Harry Clarke has posted his notes for a Productivity Commission meeting on the interaction between population and environment policy.
These alternative views comprise two alternative extreme ways of looking at the relation between population size and the environment. The first dates to the Reverend Thomas Malthus’s An Essay on the Principle of Population. This sees environmental resources – Malthus took specifically agricultural land – as common property. With population increase, existing cultivated land must be more finely divided among the progeny who came to cultivate it. In the absence of technical progress, this division would reduce the productivity of labour on existing land and force cultivation onto land with lower agricultural productivity. Both at the intensive and extensive margin, the result was lower labour productivity and lower incomes. While Malthus focused on land his views apply to any common property resource subject to congestion externalities – fish populations, forests, water and biodiversity resources, congested roads or the right to pollute the atmosphere with CO2.
Environmental resources can, alternatively, be viewed as assets that are private property subject to clear property rights. With this extreme view, increased demand for use of resources by new people increases their value to the pre-existing people who own them. This ‘market-broadening’ view sees the arrival of new people as increasing the value of assets held by the original people making them better-off. Provided the new people who create these enhanced values judge their lives as worth living in the expanded society, the fact of extra people provides a Pareto improvement in social welfare. This is related to Adam Smith’s views in the early chapters of The Wealth of Nations on the ‘gains-from-trade’ achieved by increasing the extent of markets. Although Smith did not expressly address the population issue he saw market broadening as a source of economic gains. Indeed from this perspective having access to extra people is precisely analogous to removing a barrier to trade such as a tariff. Smith was mainly thinking too about trade in goods but his analysis applies today to owners of land and mineral assets, the rights to drive on private roads or, with privately-owned emission quotas, the right to pollute the atmosphere with CO2.
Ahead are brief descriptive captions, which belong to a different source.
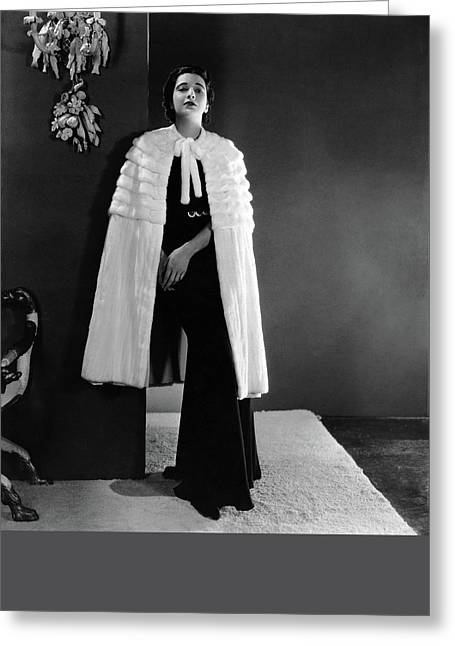 Kay Francis Wearing An Ermine Cape Greeting Card by Horst P. Horst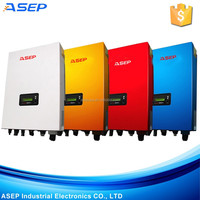 5000W Mppt Charge Controller Solar Inverter On Grid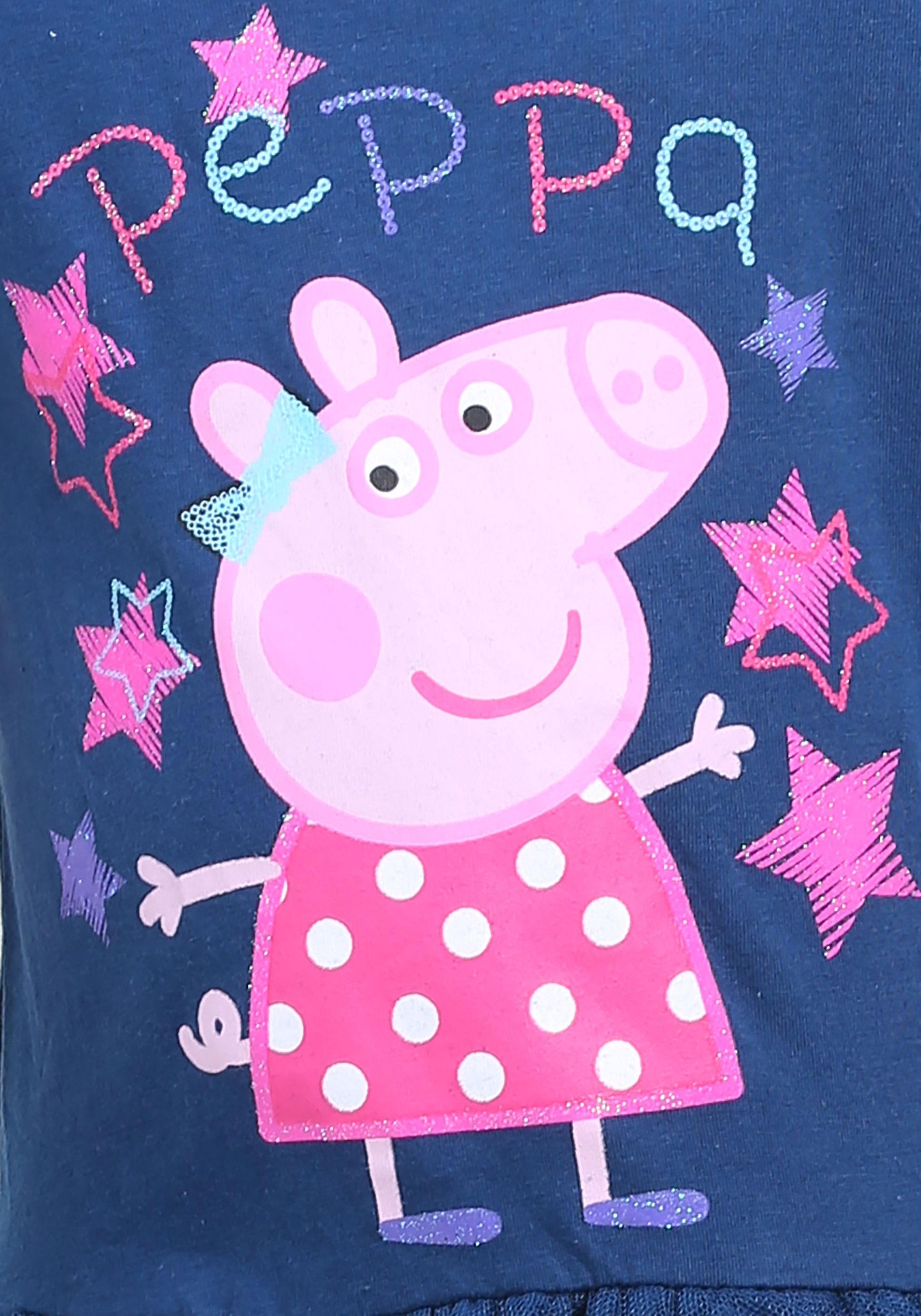 картинки свинка пеппа красивые виды данного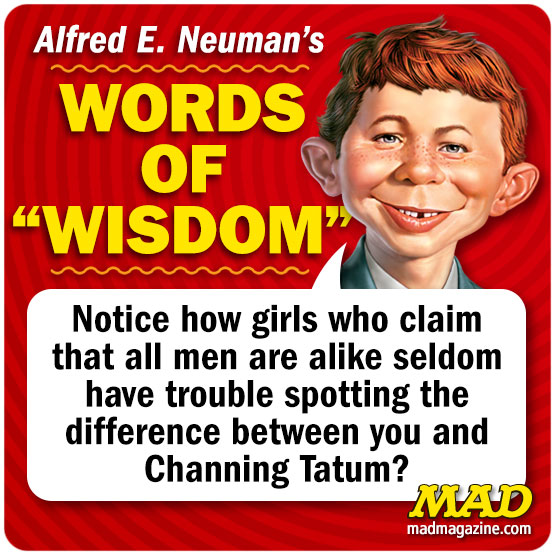 mad magazine the idiotical alfred e neuman's words of wisdom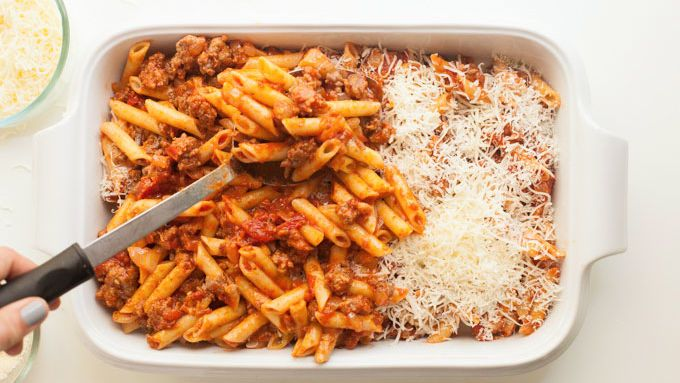Baked mostaccioli, baked ziti, baked penne—whatever you call this easy dish, if it's not a staple weeknight meal in your house, it should be. Get all the flavors of lasagna, minus the fuss, in this endlessly customizable pasta bake.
The Malthusian or common property view of the population-environment link clearly suggests restricting population size whereas the private property view suggests that such restrictions will reduce the welfare of both pre-existing and new people.
I think that sums up the two dominant perspectives quite nicely. Harry points to the need to steer a middle-path given that economies tend to be mixed. Of course, this takes us into the realm of public choice and the like. I do think this point is correct.
If the choice instead is made not to price the environment but instead to restrict population, then society must forego the gains-from-trade associated with population increase. We are better off pricing the environment properly because gains arise from doing that directly but also because we can then better enjoy the gains from a possibly larger population.
Assets and resources should be priced as much as possible – where our views diverge is on the expectation of what prices should be. Harry would expect that environmental prices should be high(er) and I expect they would be low(er). To my mind the fact that a more comprehensive set of property rights in the environment have not evolved is due to the fact that they wouldn’t be as valuable as, say, Harry would like them to be. So the gains form trade are not high enough, while Harry might point to rent-seeking from incumbents etc.
The other point well-worth emphasising is this.
If Australian environments do become poor that is not a consequence of excessive immigration but of poor environmental policy.